§ Using the information:
**1.** Say whether each statement below agrees with the scientist biographies. Answer yes or no for each, and quote the deciding words from the text.
(a) Govindarajan worked at the National Aerospace Laboratories from 1988 to 1998.
(b) Ravi Grover was president of the Indian Society of Heat and Mass Transfer from 2005 to 2016.
(c) Govindarajan received the Shanti Swarup Bhatnagar Award for the year 2004.
**2.** According to the scientist biographies, in what year did the Government of India award Ravi Grover the Padma Shri?
**3.** Extend the scientist biographies, starting after their final sentence.
--- Document section ---
Govindarajan did her undergraduate degree (B.Tech.) in chemical engineering from IIT Delhi in 1984. She got her master’s degree (M.S.) in chemical engineering, from Drexel UniversityPhiladelphia, United States in 1986. Her doctoral degree (Ph.D) thesis was on the subject of aerospace engineering from the Indian Institute of Science Bangalore in 1994. She worked in post-doctoral research in the Deptartment of Aeronautics at Caltech in 1994.


Govindarajan started her career as scientist in the Computational and Theoretical fluid dynamics division of National Aerospace Laboratories, Bangalore, and worked there for a decade from 1988 to 1998. She became a faculty member at the Jawaharlal Nehru Center for Advanced Scientific Research and worked in that position between 1998 and 2012. From 2012 to 2016, she was a professor at the TIFR Centre for Interdisciplinary Sciences. She has published a large number of technical papers in her field of specialization of fluid physics and has also published a few books. Her main research interests relate to instability and transition to turbulence of shear flows, physics of interfacial flows.


Of the many awards that she has received so far, the most notable is the Shanti Swarup Bhatnagar Award for the year 2007 for her “original contributions to the understanding of instabilities in shear and non-parallel flows, flow entrainment, turbulent transition and small-scale hydraulic jumps”. She was also awarded with the Young Scientist award of 1987 and Outstanding Scientist award of 1996 given by the National Aerospace Laboratories. She received the CNR Rao Oration award of 2004 at JNCASR Bangalore.

Ravi Grover

Ravi B. Grover is an Indian nuclear scientist and a mechanical engineer. He is the founding vice chancellor (during initial years he was designated as director equivalent to vice chancellor) of the Homi Bhabha National Institute, a member of the Atomic Energy Commission,  a fellow of the Indian National Academy of Engineering, and World Academy of Art and Science. He was the president of the Indian Society of Heat and Mass Transfer for the period 2010–2013. He has been awarded Padma Shri by Government of India in the year 2014.

He retired from his previous position as Principal Adviser, Strategic Planning Group, Department of Atomic Energy (DAE), in February 2013. Following retirement, he was appointed to DAE’s Homi Bhabha Chair for a period of five years. Concurrently with his position in the DAE, he conceptualized setting up of Homi Bhabha National Institute and led it from 2005 to 2016. Presently he is Emeritus Professor, Homi Bhabha National Institute. His prior positions include Director of the Knowledge Management Group and Associate Director, Technical Coordination & International Relations Group at Bhabha Atomic Research Centre (BARC). He represented BARC training school in the World Nuclear University in 2003.


Education and academic career

Ravi B. Grover completed his bachelor’s degree in mechanical engineering from the prestigious Delhi College of Engineering in 1970 and joined the staff of Bhabha Atomic Research Centre. He completed a PhD in mechanical engineering from the Indian Institute of ScienceBangalore, in 1982.

He was awarded Dhirubhai Ambani Oration Award by Indian Institute of Chemical Engineers in 2008, Distinguished Alumnus Award by Delhi College of Engineering Alumni Association in 2009, Distinguished Alumnus Award by Indian Institute of Science and Indian Institute of Science Alumni Association in 2011. In 2016, Delhi college of Engineering Alumni Association bestowed him with a Lifetime Achievement Award.
--- Data extracts ---
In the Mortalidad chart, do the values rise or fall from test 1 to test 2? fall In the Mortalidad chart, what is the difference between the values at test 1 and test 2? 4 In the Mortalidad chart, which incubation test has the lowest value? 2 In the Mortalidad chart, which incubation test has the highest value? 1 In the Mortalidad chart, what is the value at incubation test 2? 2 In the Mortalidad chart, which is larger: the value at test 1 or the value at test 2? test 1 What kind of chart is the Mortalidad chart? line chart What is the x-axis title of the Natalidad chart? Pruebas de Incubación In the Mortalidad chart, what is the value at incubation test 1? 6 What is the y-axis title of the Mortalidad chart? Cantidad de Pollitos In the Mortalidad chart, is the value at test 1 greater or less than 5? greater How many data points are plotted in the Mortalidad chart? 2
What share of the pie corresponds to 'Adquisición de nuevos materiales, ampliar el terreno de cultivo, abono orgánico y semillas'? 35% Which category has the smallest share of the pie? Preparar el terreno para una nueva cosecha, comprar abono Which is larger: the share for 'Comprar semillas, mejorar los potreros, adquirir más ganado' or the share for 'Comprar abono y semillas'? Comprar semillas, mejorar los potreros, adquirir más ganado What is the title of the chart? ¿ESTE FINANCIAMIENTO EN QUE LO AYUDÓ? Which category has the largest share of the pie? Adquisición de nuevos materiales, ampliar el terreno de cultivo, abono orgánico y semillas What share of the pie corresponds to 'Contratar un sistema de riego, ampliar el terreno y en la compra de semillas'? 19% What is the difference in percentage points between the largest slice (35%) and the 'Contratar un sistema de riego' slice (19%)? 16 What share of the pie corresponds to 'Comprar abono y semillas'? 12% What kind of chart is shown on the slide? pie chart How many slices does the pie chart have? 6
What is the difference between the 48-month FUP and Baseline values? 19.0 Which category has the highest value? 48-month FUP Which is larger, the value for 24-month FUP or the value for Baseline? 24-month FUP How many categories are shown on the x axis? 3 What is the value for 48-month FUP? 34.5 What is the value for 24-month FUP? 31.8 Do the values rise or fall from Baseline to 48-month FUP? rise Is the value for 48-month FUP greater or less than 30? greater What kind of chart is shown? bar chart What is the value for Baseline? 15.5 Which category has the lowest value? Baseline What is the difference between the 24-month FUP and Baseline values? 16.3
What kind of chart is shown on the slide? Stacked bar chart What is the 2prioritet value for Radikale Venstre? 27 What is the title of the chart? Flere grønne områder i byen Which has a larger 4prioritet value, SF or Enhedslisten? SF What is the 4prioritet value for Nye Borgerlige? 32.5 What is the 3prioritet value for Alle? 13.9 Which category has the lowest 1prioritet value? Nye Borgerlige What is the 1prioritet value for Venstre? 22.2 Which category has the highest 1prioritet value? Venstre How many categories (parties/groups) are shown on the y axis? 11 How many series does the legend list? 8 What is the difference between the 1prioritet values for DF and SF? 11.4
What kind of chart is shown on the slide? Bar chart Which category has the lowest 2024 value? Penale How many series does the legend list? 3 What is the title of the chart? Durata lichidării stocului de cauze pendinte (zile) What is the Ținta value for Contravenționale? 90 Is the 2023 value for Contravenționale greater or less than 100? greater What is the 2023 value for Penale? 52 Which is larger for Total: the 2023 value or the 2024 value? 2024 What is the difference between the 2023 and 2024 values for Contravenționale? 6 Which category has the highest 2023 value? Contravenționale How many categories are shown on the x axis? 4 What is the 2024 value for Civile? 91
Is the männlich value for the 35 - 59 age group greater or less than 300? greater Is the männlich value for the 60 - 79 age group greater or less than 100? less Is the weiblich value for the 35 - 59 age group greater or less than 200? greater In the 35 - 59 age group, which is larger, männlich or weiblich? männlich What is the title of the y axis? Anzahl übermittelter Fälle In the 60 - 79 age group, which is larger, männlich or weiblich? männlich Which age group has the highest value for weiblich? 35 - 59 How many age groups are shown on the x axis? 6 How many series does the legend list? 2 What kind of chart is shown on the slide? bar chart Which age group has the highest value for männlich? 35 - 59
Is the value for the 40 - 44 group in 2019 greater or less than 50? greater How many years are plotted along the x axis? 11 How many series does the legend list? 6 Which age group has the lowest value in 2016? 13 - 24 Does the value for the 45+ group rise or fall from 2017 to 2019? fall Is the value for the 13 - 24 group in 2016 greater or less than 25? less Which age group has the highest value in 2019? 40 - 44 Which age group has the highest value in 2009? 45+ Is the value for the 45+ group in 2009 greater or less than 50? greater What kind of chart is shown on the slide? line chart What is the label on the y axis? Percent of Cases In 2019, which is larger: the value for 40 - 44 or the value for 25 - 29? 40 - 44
---
§ Results by task:
**1.**
(a) Yes: "worked there for a decade from 1988 to 1998"
(b) No: "He was the president of the Indian Society of Heat and Mass Transfer for the period 2010–2013."
(c) No: "the Shanti Swarup Bhatnagar Award for the year 2007"

**2.** 2014

**3.**
During first 25 years of his career, Dr. Grover worked as a nuclear engineer and specialised in thermal hydraulics. He worked on fluid to fluid modelling techniques for two-phase flows, reactor fuel and core thermal hydraulics, safety analysis and process design of reactor systems and equipment. Post 1996, he took up managerial responsibilities including technology transfer, human resource development and extramural funding.

On 15 January 2013, the Prime Minister of India conferred on him the Lifetime Achievement Award for the year 2011 for his outstanding contributions in the field of nuclear engineering, towards national initiative to open international civil nuclear trade, further development of framework for governance of nuclear power and human resource development. The citation for the award stated, “During a career spanning four decades, Dr. Grover has distinguished himself as an academic, research and development engineer and a science administrator. His knowledge of nuclear engineering and nuclear law has earned him the title ‘nuclear diplomat’.” Citation says, ” He played maximum role in all steps taken by the Government of India towards opening international civil nuclear trade.” Citation also acknowledges his role during negotiations in 2005 aimed at India joining ITER and he has been leading the Indian delegation to ITER Council since its inception.

In 2014, he was conferred India’s fourth highest civilian award, the Padma Shri. In 2016, Delhi College of Engineering Alumni Association presented him a lifetime achievement award for his continued high level involvement in professional activities.

Support for Peaceful Use of Nuclear Energy

Ravi Grover is well known in India as a proponent of nuclear energy as can be seen from his publications related to nuclear energy. He is an editor of the International Journal of Nuclear Knowledge Management.

Dr Grover along with his colleagues formulated a scenario for growth of electricity demand in India by taking into consideration economic growth, population growth, and improvement in energy intensity of GDP and formulating a possible supply mix considering India’s fuel resource base to delineate niche area for nuclear energy. This was the first such long-term forecast of electricity demand in India and firmly established the role of nuclear energy in India’s electricity mix. Based on a very simple logic, in an article published in The Hindu, he explains why India needs nuclear energy. He has been writing in media about issues related to India’s electricity needs and have been highlighting the importance of nuclear energy.

He has worked on details of India’s regime on civil liability for nuclear damage and is credited with explaining fine detail regarding Supplier’s liability.


Setting up of Homi Bhabha National Institute

Homi Bhabha National Institute (HBNI) was accredited as a deemed to be university in 2005 and Ravi Grover was its first Director. He played a lead role in setting up the Institute. To comply with the new regulations, his title was changed to Vice Chancellor. He was head of HBNI from 2005 until February 2016 and has brought it to the stage of one of the leading research universities in India. Ravi Grover has written a brief history of the Institute in an article published by him on the website of the Indian National Academy of Engineering. He has also written an article in Current Science (10 October 2019) explaining the rationale for setting up the Institute.


Sudhir Kumar Mishra

Sudhir Kumar Mishra is an Indian engineer, defence scientist and civil servant. He is currently a director general at the Defence Research & Development Organisation, and the chief executive officer and managing director of BrahMos Aerospace, a joint venture between India’s and Russia’s ministries of defence.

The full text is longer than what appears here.